** Exercise prompt **
Rewrite each of the rows below without the pictures, substituting "Grey" for every "Black" and keeping everything else the same.

Brief descriptive captions:
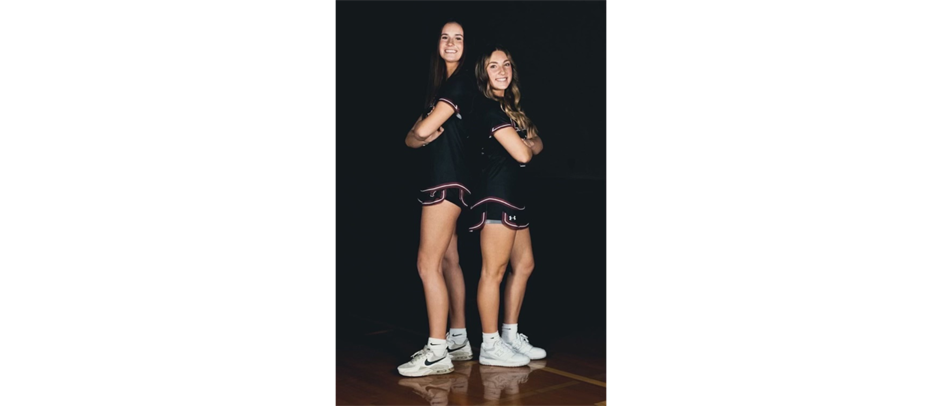 2023 Varsity Team Captains Kennedy Dean and Ellie Kotanian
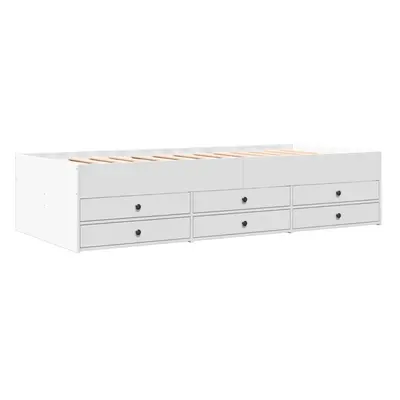 (white, x cm) vidaXL Daybed with Drawers Sofa Bed Guest Bed Black 100x200 cm Engineered Wood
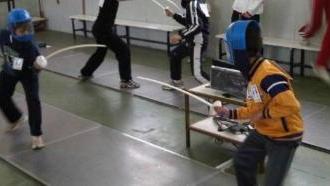<b>IN GUARDIA</b> Un momento del torneo interscolastico che ha visto la partecipazione di 130 alunni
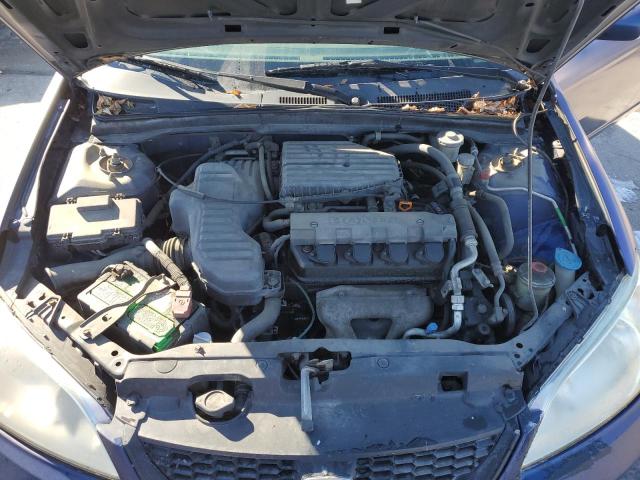 1HGEM21134L084639 - 2004 HONDA CIVIC DX VP Mavi foto 11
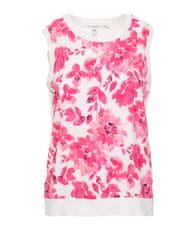 Calvin Klein dámský top s bílý s růžovými květy Velikost: S
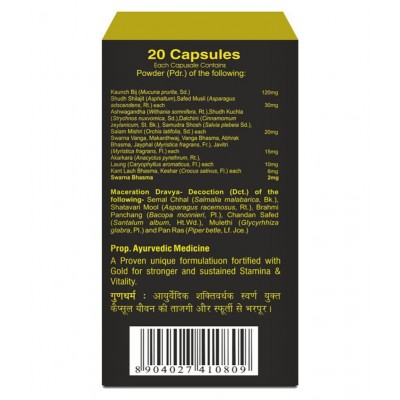 Baidyanath Vita Ex Gold | (20 Capsules) Capsule 20 no.s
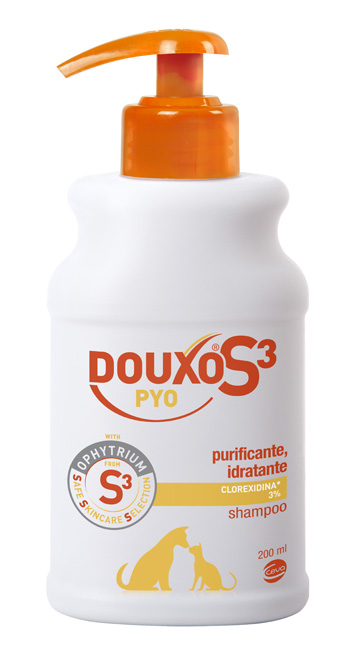 DOUXO S3 PYO SHAMPOO FLACONE 200 ML - goldeneffe.it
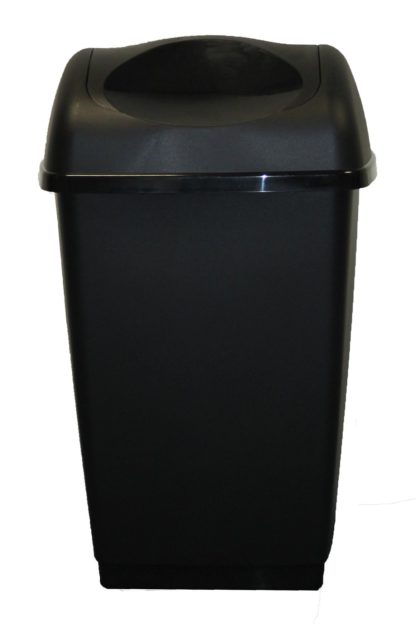 An Image of Tontarelli 25 Litre Swing Top Bin - Black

** Exercise output **
 2023 Varsity Team Captains Kennedy Dean and Ellie Kotanian
 (white, x cm) vidaXL Daybed with Drawers Sofa Bed Guest Bed Grey 100x200 cm Engineered Wood
<b>IN GUARDIA</b> Un momento del torneo interscolastico che ha visto la partecipazione di 130 alunni
 1HGEM21134L084639 - 2004 HONDA CIVIC DX VP Mavi foto 11
 Calvin Klein dámský top s bílý s růžovými květy Velikost: S
 Baidyanath Vita Ex Gold | (20 Capsules) Capsule 20 no.s
 DOUXO S3 PYO SHAMPOO FLACONE 200 ML - goldeneffe.it
 An Image of Tontarelli 25 Litre Swing Top Bin - Grey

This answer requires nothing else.